Emit a verbatim copy of the lines running from the line with "What is the distance from" through the end of the material below.

* * * * * * * * *

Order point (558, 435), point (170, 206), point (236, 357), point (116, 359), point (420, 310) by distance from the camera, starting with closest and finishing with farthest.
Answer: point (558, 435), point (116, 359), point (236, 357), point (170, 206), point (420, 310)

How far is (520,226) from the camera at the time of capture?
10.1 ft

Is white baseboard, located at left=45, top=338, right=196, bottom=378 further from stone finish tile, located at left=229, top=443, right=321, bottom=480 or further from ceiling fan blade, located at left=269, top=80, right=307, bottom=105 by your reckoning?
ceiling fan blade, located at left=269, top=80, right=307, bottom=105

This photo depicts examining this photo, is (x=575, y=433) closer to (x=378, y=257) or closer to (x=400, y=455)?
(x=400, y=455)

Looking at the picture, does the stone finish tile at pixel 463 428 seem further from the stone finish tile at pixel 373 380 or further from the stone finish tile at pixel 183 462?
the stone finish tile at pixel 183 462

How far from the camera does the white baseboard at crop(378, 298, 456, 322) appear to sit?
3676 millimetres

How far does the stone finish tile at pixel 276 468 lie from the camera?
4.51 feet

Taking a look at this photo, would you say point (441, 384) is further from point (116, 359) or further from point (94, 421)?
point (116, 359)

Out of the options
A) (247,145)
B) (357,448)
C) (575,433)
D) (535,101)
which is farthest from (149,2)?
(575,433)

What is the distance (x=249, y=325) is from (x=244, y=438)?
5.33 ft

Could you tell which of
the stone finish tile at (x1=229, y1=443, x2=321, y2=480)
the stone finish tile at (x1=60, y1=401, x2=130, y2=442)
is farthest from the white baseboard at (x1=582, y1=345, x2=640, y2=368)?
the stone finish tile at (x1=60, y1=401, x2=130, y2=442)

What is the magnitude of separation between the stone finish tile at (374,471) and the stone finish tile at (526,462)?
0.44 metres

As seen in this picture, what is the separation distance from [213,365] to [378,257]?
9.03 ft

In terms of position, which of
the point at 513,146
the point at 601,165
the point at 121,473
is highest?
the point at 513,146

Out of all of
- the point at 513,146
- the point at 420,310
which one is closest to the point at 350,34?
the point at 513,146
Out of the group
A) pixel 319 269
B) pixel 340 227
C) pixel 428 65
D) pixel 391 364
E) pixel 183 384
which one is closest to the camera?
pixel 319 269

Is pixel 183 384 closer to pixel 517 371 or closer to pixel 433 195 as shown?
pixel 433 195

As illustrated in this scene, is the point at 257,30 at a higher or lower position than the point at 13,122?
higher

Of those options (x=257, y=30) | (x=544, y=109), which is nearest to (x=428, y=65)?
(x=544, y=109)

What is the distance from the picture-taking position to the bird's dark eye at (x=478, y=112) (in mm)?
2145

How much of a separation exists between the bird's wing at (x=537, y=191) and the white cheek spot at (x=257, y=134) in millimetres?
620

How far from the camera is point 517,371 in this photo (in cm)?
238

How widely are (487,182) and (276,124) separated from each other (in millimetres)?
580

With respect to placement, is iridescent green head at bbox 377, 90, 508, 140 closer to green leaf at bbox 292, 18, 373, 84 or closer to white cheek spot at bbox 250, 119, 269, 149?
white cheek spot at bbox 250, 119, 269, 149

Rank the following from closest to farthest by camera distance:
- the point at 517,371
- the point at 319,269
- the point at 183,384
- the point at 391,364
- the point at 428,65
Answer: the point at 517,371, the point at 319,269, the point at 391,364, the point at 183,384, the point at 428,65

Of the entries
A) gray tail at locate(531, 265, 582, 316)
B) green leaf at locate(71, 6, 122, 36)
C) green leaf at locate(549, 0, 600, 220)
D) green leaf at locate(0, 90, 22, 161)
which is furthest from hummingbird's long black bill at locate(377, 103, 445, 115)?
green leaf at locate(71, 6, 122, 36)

* * * * * * * * *

→ Result for this exercise:
What is the distance from the picture-taking position to the bird's dark eye at (x=478, y=112) (in mm)?
2145

How much of a separation exists between the bird's wing at (x=537, y=191) and the white cheek spot at (x=257, y=134) in millimetres?
620

How far from the camera is point 517,371 in this photo (in cm)?
238

How widely are (487,182) and (276,124) separated from each other (in millimetres)?
580

With respect to placement, is iridescent green head at bbox 377, 90, 508, 140 closer to green leaf at bbox 292, 18, 373, 84 or closer to white cheek spot at bbox 250, 119, 269, 149?
white cheek spot at bbox 250, 119, 269, 149

Rank the following from closest to farthest by camera distance:
- the point at 517,371
- the point at 319,269
- the point at 183,384
- the point at 391,364
- the point at 428,65
Answer: the point at 517,371, the point at 319,269, the point at 391,364, the point at 183,384, the point at 428,65

Of the entries
A) gray tail at locate(531, 265, 582, 316)
B) green leaf at locate(71, 6, 122, 36)
C) green leaf at locate(549, 0, 600, 220)
D) green leaf at locate(0, 90, 22, 161)
which is furthest from hummingbird's long black bill at locate(377, 103, 445, 115)?
green leaf at locate(71, 6, 122, 36)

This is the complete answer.